I remember visiting Haryana for the first time, about two years ago. It was a short, pleasant stay.
The beauty and varied bio-diversity coupled with modern high rise buildings had transformed this otherwise nondescript, and mostly agrarian society, into one of the cosmopolitan and fast moving states of India.
I was surprised.
I thought that my relatives' were fortunate to stay in such a place where government took pro-active action in making the lives of people better.
But i was wrong.
I failed to see the 'real' picture, hidden beneath the exterior beautification and the modern buildings. I failed to see the entrenched patriarchy and misogynist views of the men, which had made women suffer silently, for years.
I failed to see why it had become the 'rape capital' of India.
They say the true worth of a modern nation lies in its treatment of women and children. Sadly, India, more so, the state of Haryana, has failed miserably in this regard.
The spate of recent rapes of more than 15 women, including Dalit teenage girls ( Dalit- designation for a group of people traditionally regarded as untouchables), has renewed the belief that women are not safe in the state where law and order machinery, stands as mute spectators.
Consider the following:- About two weeks back, a 16-year-old Dalit girl set herself on fire and died in Jind district, after having been gang raped.
Another 13-year-old girl, raped in Rohtak, in the home town of the current Chief Minister, Bhupinder Singh Hooda.
But these incidents failed to draw the necessary action from the concerned authorities,because about two days later, a 15-year-old mentally challenged Dalit girl, was raped again in the same town.
Each of these rape incidents is more ignoble than the other.
A 30-year-old married woman gang raped at gunpoint by three men just outside her home in Pillukhera township in Jind district. A newly married 19-year-old was abducted and repeatedly raped for four consecutive days near Sonepat.
Almost in every district of Haryana, young girls and women have been subject to this heinous crime, in the last one month.
Worse, the rapists involved have videotaped themselves in the act, and threatened to circulate the videos to everyone in the village, lest the victim and her family decide to lodge a complaint or go to the police. This has been done with the sole intention of humiliating the victim further, leaving her helpless and sometimes lifeless, after the act.
One such warning was given to the 16-year-old Dalit schoolgirl in Dabra. And she even obliged and did not disclose how she was kidnapped-blindfolded- and raped on September 9, as she was making her way to her grandmother's house. The rapists sent photographs of the girl being subjected to their degradation, taken on mobile phones, to her father.
The distraught father committed suicide and the family was left to suffer more.
But instead of showing sympathy towards the rape victims and vowing to act strictly against the perpetrators, what has the police or the authorities done?
Complete callousness,irresponsible statements and inefficacy to act, have only made the victims feel further dejected.
Consider some of the outrageous remarks emanating from political leaders :
According to Dharamvir Goyat, Congress spokesperson in Haryana, 90 per cent of the rapes are the result of consensual sex. A day later, State Education minister, Geeta Bhukkal, saw the rapes as an attempt to malign the government, stating it to be a part of political conspiracy.
Further, the Khap Panchayat, who have been known to act on archaic beliefs since centuries,have stated that the only way to stop rape is to lower the marriageable age for girls, from 18 to 15 years. This would allow the men to find brides early, and hence stop the crime.

What you need to do:
1. In the Haryana piece, what did the Khap Panchayat say is the only way to stop rape?
2. Please carry on the Haryana piece from its final sentence.

Collected data:
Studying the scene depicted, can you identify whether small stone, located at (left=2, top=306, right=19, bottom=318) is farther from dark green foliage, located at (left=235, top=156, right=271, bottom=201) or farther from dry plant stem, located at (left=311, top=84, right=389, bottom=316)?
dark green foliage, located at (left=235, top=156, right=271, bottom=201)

Replies:
1. Lowering the marriageable age for girls from 18 to 15 years.

2.
In any other region of the world, such an outrageous and cowardly act, would immediately guarantee the firmest of punishments for the culprit.
But not in India.
Here any crime becomes 'political' in no time, and the parties fail to see the bigger picture. They fail to see that the life of an individual is at stake, and any decision by them, can make or break them.
According to some activists, it is not just the patriarchal nature of the 'Haryanvi' society which is responsible for rising crimes against women. There is more to it.
The huge influx of funds into the hands of the farmers, have resulted in more exposure to an 'aspirational' lifestyle and television and movies. Hence the previously agrarian society finds it difficult to come to terms with the changing society and image of a woman.
The growing visibility of women in public spaces, their increased participation in social and economic matters along with the fact that more women are getting educated today, have triggered a patriarchal backlash among the men, who fail to see women as equals. The inefficiency of police and the failure of law, have only managed to perpetuate this mindset further.
Therefore i believe that there has to be a consolidated effort to book the culprits and bring up the conviction rate for rape.
Proper and quick prosecution along with strict legal action would act as a deterrent to curb the crime.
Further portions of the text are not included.